Do we need white privilege to teach about race?

Last year, in the wake of Charlottesville, I saw quite a few biological anthropologists state on social media that they would use their white privilege to expand how they address the anthropology of race and human variation. While I appreciate their commitment to using white privilege to dismantle myths about race that underlie white supremacy, this statement made me uncomfortable. If anthropologists need white privilege in order to teach white students about race, what does that mean for anthropologists of color teaching these topics? What does that mean for students of color, in a classroom curriculum that may unintentionally center the education of white students?

So I drafted a blog entry which I didn't post. I didn't quite feel comfortable posting something that critiqued senior colleagues' good intentions. But in the light of more recent discussions about the way in which anthropology pushes students of color out of the "pipeline," and recent discussion on twitter about the challenges black professors have in teaching about race, I think it's worth revisiting.

In my own experiences of teaching biological anthropology, I've used my own identity as an example of how its difficult to categorize people based on appearance. While others do similar exercises with online resources or pictures of celebrities, I think my identity can be an asset in engaging students in a personal way. On the other hand, it can also negatively affect how students perceive my expertise and effectiveness as a professor, and make it riskier for my to teach challenging topics. As a visible minority, there's limits to what I can teach and how I can teach it without risking pushback from students. I discuss race from a biocultural perspective, but avoid directly tackling the issue of white privilege, whereas white colleagues can more easily address it because they share that experience with their white students.

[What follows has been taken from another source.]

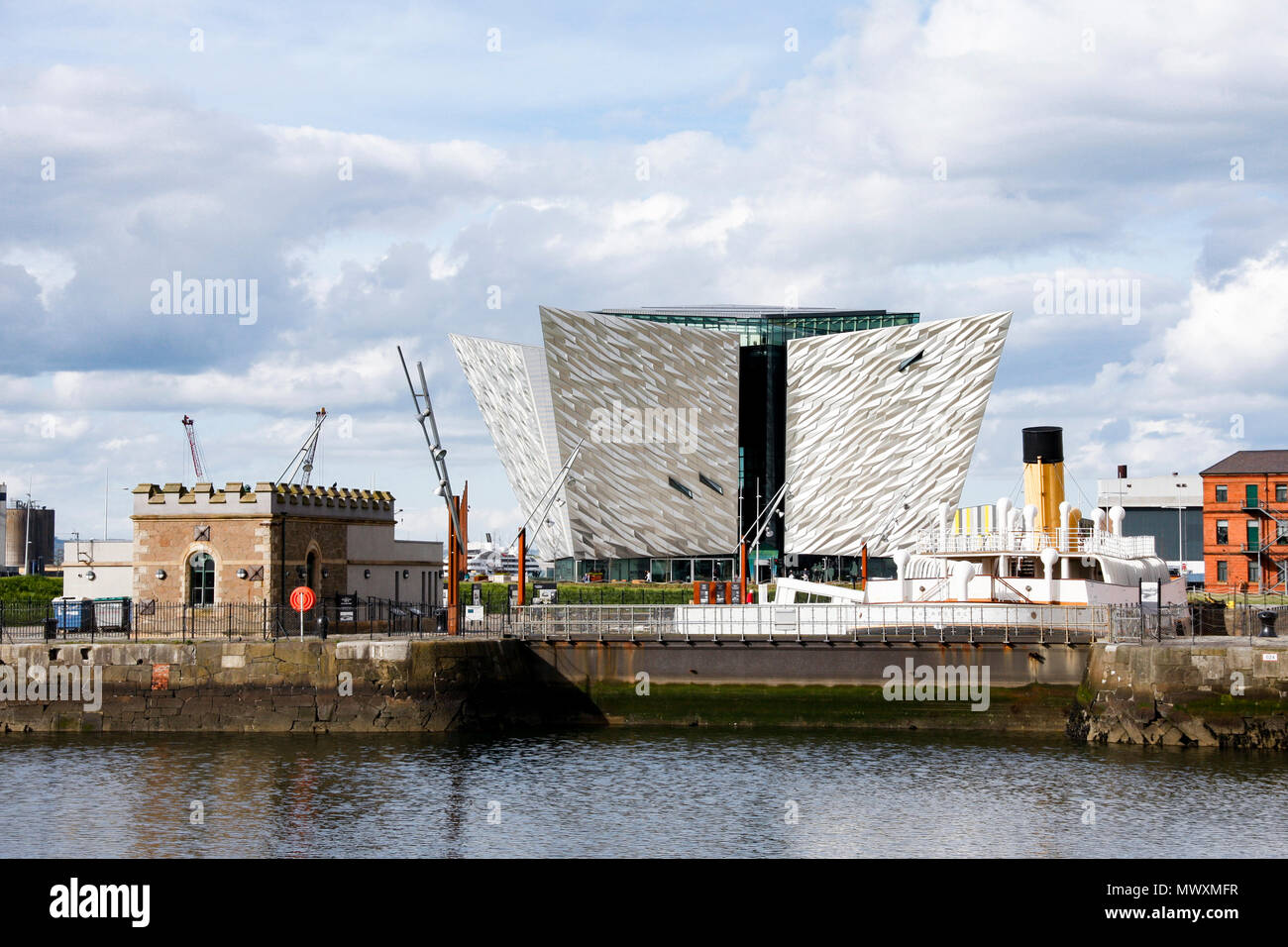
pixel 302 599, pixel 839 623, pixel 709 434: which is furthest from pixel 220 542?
pixel 709 434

I wish colleagues would explicitly recognize that their white privilege affects both their ability to teach challenging topics and how students evaluate them--and  that this has greater implications for the inclusion and retention of minority students and faculty within anthropology. Student evaluations play a role in if contingent faculty get renewed contracts, how job candidates are evaluated, and whether tenure-track professors receive tenure. They are well-documented biases based on race and gender. Racialized minorities, particularly women of color, need to constantly assess how their teaching will be received in light of these biases. And often, "diversity" is valued in the classroom for educating white students, which may came at the expense of minority students. When educating white students is centered, I worry that it may shine an uncomfortable spotlight on students of color. I've been in situations where I was expected to share my experiences of racism to educate white colleagues, and it's incredibly uncomfortable. We need to be mindful of how, often unintentionally, these experiences alienate minority students.